1999年 川崎記念ヲ見ニ行ッタトノコト
川崎記念を見に行ってきた。トゥナイトUで、とものしんのレポートがあったが、ちょうどゴール前で陣取っていた俺の後ろの方でTVカメラが来ていたのでそこで取材をしていたようだ。とにかく寒い一日だった。カメラを持って行ったものの、手がかじかんだのとバッテリーの消費を気にして撮らなかったくらいだ。北の牧場でシャッター一枚に賭けた人には、お笑いな草な話だが。
とにかくそんな激寒の中でも、放映された番組を見たら結構人が入っていたので驚いた。メイセイオペラのGTフェブラリーS勝ちが効いて、メイセイよりさらに強いといわれるアブクマを見に来た人も多かったのかもしれない。アブクマの単勝は、締め切りまで画面ではは1.0倍のままだった。そしてレースでは、期待通りの強さで鋭い脚を繰り出し楽勝した。前がふさがってほんの少しヒヤっとしたのだが、あのメンバーならば無事に回ってくれば勝てる、という桁違いのレベルだった。
中央地方問わず、強いスターホースがいるのは良いものだが、地方に中央馬を負かすほどの馬がいるのは大きい。お金の無い地方とそこの馬に対して、中央の馬がエリ−トで、イコール悪役だというのは極論であるが、貧乏やマイナーが強者を負かすというのは、人間誰しもが持つルサンチマンを刺激する。健全な人から見れば、何とひねくれた、と言われそうだが、競馬は馬券を通して自らを買うのであり、(何の罪もなく)走る馬たちに人生を投影することができるのである。そして大概、馬に託した夢は無残にも潰えていくのである。私のつたない経験でも、人生は敗者のレースなのだと思える。中央=悪役という物語も、そんな敗者たちの弱さにつけこみ、お涙頂戴で金を稼ぐマスコミが煽りたくなるのだろう。私も、その根底にある思いは理解できる、というよりバリバリな劣等感の塊だ。そして、あまり肯定はできないのだが(笑) しかし、物語は結構だが、余りにも単純に走り過ぎ、現実をあまり見ないところには競馬ジャンルのマスコミの未成熟も感じる。
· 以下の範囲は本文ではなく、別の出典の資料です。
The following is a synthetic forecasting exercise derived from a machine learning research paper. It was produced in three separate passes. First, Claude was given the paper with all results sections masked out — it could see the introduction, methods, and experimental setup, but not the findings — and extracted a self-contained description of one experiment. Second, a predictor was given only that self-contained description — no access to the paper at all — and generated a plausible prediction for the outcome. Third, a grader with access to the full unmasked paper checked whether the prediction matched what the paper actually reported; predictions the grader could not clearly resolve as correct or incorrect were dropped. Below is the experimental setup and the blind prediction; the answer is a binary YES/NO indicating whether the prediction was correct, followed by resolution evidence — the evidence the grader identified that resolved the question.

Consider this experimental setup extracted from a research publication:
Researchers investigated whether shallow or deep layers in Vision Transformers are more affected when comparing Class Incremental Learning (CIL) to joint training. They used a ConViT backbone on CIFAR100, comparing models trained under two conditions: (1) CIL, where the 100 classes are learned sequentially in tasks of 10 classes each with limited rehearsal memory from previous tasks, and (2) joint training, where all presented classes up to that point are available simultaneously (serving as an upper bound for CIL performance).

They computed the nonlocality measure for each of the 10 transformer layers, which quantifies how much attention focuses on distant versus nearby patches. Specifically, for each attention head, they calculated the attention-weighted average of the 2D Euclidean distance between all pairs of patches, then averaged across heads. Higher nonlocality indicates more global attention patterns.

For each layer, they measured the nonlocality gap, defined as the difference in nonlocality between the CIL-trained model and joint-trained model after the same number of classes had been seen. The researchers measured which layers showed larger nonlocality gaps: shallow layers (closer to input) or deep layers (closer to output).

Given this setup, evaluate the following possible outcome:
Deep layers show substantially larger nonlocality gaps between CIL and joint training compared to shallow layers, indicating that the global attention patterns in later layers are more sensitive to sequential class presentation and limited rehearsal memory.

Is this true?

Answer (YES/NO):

俺は、そのもの実質以上に評価、ちやほやされているバブルな奴が大嫌いで、逆にもっと評価されていいものがその価値を認められないことに憤りを覚える者だ。地方競馬がマイナーでお金も無いのは事実である。中央との賞金格差や施設の規模などは話にならない。だが思う。走っているのは同じ馬であり、一部にヘボもいるが騎手の技術や関係者の努力、情熱は中央にも劣らない。だが平日の昼間に競馬場に行けば、余りの寂しさ、熱気のなさにみすぼらしさを目の当たりにすることになる。同じ馬が走るというのに、その雲泥の差に虚しくなる。まあ、資本主義なんて、そんな差額で経済が成り立っているんじゃないか、と言われる。営業努力が売上の差に出るのだと。確かに中央は立派な努力をしている、その代価としての高収益がある。ああ、だが本質以外のところで勝負が決まってしまうなんて…。爛熟した資本主義なんてろくなもんじゃねえ。その後には、恐慌が待っているはずだ。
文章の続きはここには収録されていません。